ESSAY ON IMPACT OF PRIVATIZATION ON ECONOMIC GROWTH

ESSAY ON DENATIONALIZATION OR PRIVATIZATION

The myth of socialist economy of nationalization has been exploded. Some of the critics of nationalization called it state capitalism. But by the end of 1990 it was realized by the people of East European countries which were the breeding ground of communism that it was a hand maid of bureaucrats, dictators and generals in the armed forces. The proletariat and the common man reaped no benefits from the system. The nationalized industry, agriculture and financial institutions, provided funds for the well placed authority in the Communist countries. They replaced the feudal lords in enjoying comforts and luxuries. The common man remained where he was. He revolted against the political system as it starved him through economic mismanagement. After 70 years he dug the grave and buried it forever in Soviet Russia where it was born.

The journey of Marxist concept from the land of Lenin and Stalin to the third world democratic countries was also dangerous. In USSR and East European countries people could not form trade unions. In India, the biggest democracy of the world, it is their fundamental right. In communist countries it provided luxurious life to fifty per cent of the people in the Imperial army and the bureaucratic bosses. In India it is a bonanza for 2 per cent of the populace who are backed by powerful trade unions. They enjoy at the cost of 70% of the work force employed in unorganized sector. The democratic norm of economic equality is nowhere found.

The progress of a country depends upon increase in production –in industries, agriculture, services, transport, and management and communication network. All of these can be both in the private sector and the public i.e. nationalized sector. In private sector personal interest is the driving force in small installations as well as huge concerns. In public sector it is no one’s work. With a corrupt bureaucracy and slumbering management one may not work at all, may not add a single penny to the G.N.P and no one minds it as all sail in the same boat. A private doctor remains in his clinic from morning till evening. A doctor in Public Health Services may visit the dispensary once a week it has created a vast army of shirkers in India. Efficiency is at very low ebb in the public sector.

Accountability is another important factor in increasing the productivity. If the output falls someone should be responsible for it. it is this factor that makes the people sincere in the private sector. One is judged not from his political contracts or flattery but from the work and quality of work he puts in. not only promotions but even the continuity of job depends on it. In public sector no one is accountable for the loss of production, accumulation of stocks, and failure of assets, outdated machinery and not sticking to quality. It all leads to heavy losses. In only one sector i.e. textiles there are more than 100 sick mills under National Textile Corporation. They are being run under these compulsions resulting in heavy losses. Steel industry, heavy chemicals. Fertilizers, power generations, transport all meet the same fate in public sector. It is because of this that Russia has been importing food grains from the USA, Canada and Australia for a long time.

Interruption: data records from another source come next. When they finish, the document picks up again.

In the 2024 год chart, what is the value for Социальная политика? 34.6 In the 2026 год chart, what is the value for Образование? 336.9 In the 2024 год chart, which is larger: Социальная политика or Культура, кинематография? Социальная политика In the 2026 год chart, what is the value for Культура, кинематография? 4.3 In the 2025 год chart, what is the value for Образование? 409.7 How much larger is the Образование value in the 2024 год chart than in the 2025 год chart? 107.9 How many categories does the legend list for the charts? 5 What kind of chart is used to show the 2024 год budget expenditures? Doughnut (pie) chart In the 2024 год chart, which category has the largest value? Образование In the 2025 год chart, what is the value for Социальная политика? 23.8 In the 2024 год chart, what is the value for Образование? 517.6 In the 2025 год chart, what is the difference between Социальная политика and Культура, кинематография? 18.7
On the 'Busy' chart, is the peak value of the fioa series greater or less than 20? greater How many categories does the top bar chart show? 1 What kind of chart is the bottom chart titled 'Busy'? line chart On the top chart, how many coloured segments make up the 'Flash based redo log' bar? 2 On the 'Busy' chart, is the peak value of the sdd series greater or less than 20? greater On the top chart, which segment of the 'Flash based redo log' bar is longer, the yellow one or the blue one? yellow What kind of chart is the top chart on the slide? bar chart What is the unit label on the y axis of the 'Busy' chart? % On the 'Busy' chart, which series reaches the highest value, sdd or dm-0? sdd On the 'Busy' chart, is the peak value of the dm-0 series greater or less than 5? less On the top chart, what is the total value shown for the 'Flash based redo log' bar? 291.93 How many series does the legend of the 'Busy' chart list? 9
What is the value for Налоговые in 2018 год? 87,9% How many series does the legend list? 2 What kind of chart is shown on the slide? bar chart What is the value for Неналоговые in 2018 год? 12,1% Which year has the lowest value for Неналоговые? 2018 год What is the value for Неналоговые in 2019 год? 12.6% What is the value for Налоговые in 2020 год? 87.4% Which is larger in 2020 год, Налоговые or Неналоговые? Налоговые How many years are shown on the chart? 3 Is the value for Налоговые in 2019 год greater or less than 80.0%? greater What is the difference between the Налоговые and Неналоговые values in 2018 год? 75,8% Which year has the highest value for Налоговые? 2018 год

After the coup of the hardliners against Gorbachev in August 1991 USSR had only ten days’ food for the people of the country. It has given rise to two phenomena- Privatization of all production units and a shift from socialistic to market economy. After the fall of Berlin wall all nationalized services were sold to private industrialists and managerial concerns in Germany. Same was the fate of agencies of production in Poland, Czechoslovakia, Romania, Hungary and Bulgaria. Russia is no expectation to it while China has already invited and accommodated a number of foreign industrialists on her land. Mr.N.D.Prabhu who retired as chairman and managing director of Canara bank in the last week of august, 1991 said that there should be least interference of the government in the functioning of banks. It will be an opportune day when the politicians in this country realize that not nationalization but privatization is the real panacea for most of the economic ills. The government is not only realizing it but giving it a practical shape too.